Lisa Grove

Poetry

Lisa Grove’s poems and translations have appeared in Poetry, Beloit Poetry Journal, A cappella Zoo, and elsewhere. She lives in Los Angeles, where she’s a senior editor for the California Journal of Poetics and an interview host for Poetry.LA.

 

There Are More Storm Clouds than What You See Outside Your Window

The census taker counts the empty shirts on clotheslines,
the shoes hanging from power lines, and a man
made of matchsticks, catching fire as he runs home.

A green bicycle crouches in the grass—
the yard floods with rust.
Anything created by a human has teeth.

Grandmother covers her heart with a linen tablecloth
and calls the family in. Slices of ham
glisten with rainbows: her covenant.

I watch from a window. My sister is a small god,
but still, she’s bigger than me.
My trophy jar of fireflies settles in darkness.

Jerusalem is just another city, like all cities.
It fills with dust, and every few millennia a wind picks up,
and green weeds annex the cracks in the sidewalk.

Night files away the census taker, the bicycle, and my sister
in its repository of shadows. A few of the fireflies insist
on flashing their existence to the world.

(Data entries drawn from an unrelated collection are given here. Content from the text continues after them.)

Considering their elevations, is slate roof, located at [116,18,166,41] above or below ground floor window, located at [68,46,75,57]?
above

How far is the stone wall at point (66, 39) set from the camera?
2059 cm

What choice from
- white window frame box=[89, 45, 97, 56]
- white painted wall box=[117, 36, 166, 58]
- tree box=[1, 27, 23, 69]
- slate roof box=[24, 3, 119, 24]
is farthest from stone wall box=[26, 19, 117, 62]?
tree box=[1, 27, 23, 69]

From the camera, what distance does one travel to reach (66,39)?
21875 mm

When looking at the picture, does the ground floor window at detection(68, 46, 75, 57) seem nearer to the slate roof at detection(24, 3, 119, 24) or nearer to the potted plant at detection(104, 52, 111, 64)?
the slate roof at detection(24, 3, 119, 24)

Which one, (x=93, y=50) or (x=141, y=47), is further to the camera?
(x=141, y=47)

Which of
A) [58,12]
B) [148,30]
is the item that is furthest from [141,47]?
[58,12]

Grandmother folds me into her arms with a kiss:
The darkness will keep its covenant with them.

One evening when we were kids, my sister and I were catching fireflies in our grandparents’ yard. She was running towards me. I saw a green bicycle in the grass, and I thought she saw it, too, and she’d run around it or jump over it. But she didn’t. She tripped over the bike, cutting up her legs. I felt guilty for not warning her, saying nothing. She recovered fine; I regret that I can’t say the same for the fireflies.